### EXCERPTED TEXT
>> START
# I CAN'T SET MY DEFAULT KINDLE ON AMAZON.



## Toby (Nov 25, 2008)

No matter what I do, I can not set my Voyage as the default kindle on amazon, so now I have to check to make sure the book does not go to an older kindle unless it's my choice. It used to be my default kindle. I tried at Devices numerous times on both my ipads. I changed the names around so that either of the 2 older kindles was not the default by changing the names. Nothing works. I tried tonight for at least almost 2 hours. I've had to charge my kindles because of draining the batteries. I have many kindles. Alphabetical order does not work in names. Any suggestions?


----------



## cinisajoy (Mar 10, 2013)

Mine are alphabetical so the one I want is on top.
I don't understand your batteries draining.
My best advice would be if you have a computer or tablet, go to manage my content and devices there.  Try changing the name there.
Reboot the voyage.  Then turn on the wifi and sync.  

Hope all this helps.


----------



## Betsy the Quilter (Oct 27, 2008)

Toby said:


> No matter what I do, I can not set my Voyage as the default kindle on amazon, so now I have to check to make sure the book does not go to an older kindle unless it's my choice. It used to be my default kindle. I tried at Devices numerous times on both my ipads. I changed the names around so that either of the 2 older kindles was not the default by changing the names. Nothing works. I tried tonight for at least almost 2 hours. I've had to charge my kindles because of draining the batteries. I have many kindles. Alphabetical order does not work in names. Any suggestions?


Toby,

How frustrating! Take a deep breath, we'll figure this out! (Or send you to Kindle CS.) Let's take it a step at a time.

I just tried changing my default device on my iPad and it seemed to work. The new device showed up when I went to a book download page.

Did changing the default to one of the other devices not currently the default (other than the Voyage) work?

Are all of your Kindles connected to WiFi?

Betsy


----------



## Ann in Arlington (Oct 27, 2008)

I had that happen one time: my favorite device stopped being the default for no apparent reason . . . but I was able to switch it back. It's like the account forgot I'd designated it and defaulted to alphabetical again. 

It sounds like you realize that you no longer have to name it something alphabetically prioritized, but here's what steps I'd suggest. (Making it very basic for the benefit, as well, of those who might have less familiarity.)

Be sure your device is turned on, wifi is on (airplane mode is OFF) and that it appears to be connecting properly. Check your WiFi network settings -- password, etc.
>> END
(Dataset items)
>> START
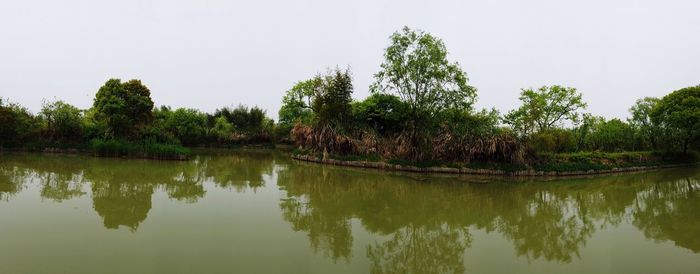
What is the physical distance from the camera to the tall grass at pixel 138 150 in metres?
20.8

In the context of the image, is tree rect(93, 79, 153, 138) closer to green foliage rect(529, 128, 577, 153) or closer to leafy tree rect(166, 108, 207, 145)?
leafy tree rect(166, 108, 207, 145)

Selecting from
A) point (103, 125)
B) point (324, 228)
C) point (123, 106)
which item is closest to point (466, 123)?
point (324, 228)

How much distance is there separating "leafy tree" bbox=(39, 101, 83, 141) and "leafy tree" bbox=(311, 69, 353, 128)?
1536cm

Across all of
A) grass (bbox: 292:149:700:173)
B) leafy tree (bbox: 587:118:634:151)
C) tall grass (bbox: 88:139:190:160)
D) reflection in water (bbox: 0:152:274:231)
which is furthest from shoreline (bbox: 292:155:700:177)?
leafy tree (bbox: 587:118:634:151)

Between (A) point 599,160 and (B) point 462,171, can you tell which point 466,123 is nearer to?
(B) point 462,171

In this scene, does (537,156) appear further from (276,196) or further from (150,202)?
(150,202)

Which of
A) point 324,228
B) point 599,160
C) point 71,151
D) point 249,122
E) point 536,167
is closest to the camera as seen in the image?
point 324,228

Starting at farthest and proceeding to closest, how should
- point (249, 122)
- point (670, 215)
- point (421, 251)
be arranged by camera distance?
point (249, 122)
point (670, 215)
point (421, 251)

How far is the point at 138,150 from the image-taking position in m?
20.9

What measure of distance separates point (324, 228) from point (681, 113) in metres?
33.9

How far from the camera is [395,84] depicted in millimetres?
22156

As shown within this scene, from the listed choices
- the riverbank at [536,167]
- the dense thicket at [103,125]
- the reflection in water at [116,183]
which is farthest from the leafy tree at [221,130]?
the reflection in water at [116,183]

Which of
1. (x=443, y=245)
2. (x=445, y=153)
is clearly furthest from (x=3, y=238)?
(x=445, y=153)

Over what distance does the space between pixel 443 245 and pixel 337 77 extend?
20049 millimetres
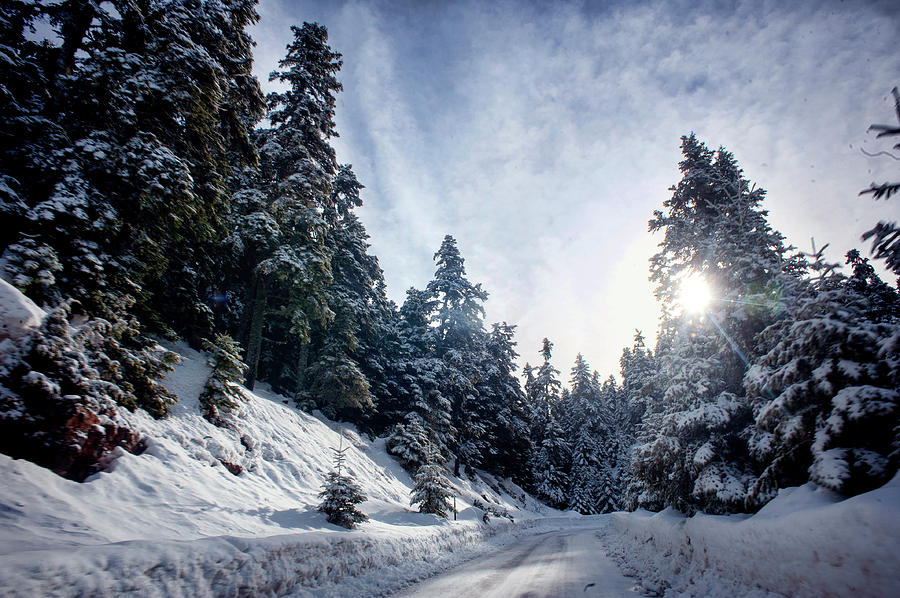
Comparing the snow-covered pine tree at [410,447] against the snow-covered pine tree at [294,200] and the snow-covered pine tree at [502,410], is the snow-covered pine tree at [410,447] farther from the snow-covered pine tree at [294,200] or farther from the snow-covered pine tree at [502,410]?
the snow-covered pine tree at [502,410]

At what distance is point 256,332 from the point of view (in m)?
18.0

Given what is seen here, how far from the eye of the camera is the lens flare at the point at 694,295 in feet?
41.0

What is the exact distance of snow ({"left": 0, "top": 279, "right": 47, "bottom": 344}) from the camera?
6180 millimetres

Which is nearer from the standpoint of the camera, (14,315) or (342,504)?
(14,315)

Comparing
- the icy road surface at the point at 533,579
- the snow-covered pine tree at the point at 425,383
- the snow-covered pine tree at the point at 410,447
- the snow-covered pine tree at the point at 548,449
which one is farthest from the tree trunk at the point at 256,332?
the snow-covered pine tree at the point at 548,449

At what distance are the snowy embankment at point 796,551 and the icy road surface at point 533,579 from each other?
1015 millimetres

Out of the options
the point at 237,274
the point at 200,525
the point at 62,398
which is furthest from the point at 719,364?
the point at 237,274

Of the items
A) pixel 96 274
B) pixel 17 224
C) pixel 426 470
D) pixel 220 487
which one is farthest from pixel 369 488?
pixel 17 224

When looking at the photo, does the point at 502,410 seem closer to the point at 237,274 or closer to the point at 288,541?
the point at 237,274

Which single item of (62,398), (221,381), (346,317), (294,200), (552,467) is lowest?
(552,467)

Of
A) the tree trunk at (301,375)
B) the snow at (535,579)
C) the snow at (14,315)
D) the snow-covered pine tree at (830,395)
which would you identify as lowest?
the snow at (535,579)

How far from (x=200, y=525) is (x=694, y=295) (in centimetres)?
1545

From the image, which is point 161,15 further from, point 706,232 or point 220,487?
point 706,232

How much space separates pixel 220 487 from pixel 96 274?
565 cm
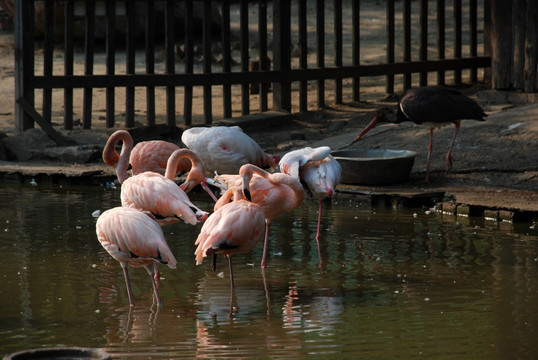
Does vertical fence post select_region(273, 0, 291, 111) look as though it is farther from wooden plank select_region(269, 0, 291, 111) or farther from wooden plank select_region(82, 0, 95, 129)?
>> END
### TO-DO LIST
A - Quote everything in the Kindle thread from "It sounds like" down to "-- password, etc.".
B - In the Kindle thread, which device is Toby unable to set as the default Kindle?
Rely only on the Kindle thread and nothing else.

### THE ANSWERS
A -
It sounds like you realize that you no longer have to name it something alphabetically prioritized, but here's what steps I'd suggest. (Making it very basic for the benefit, as well, of those who might have less familiarity.)

Be sure your device is turned on, wifi is on (airplane mode is OFF) and that it appears to be connecting properly. Check your WiFi network settings -- password, etc.

B - The Voyage.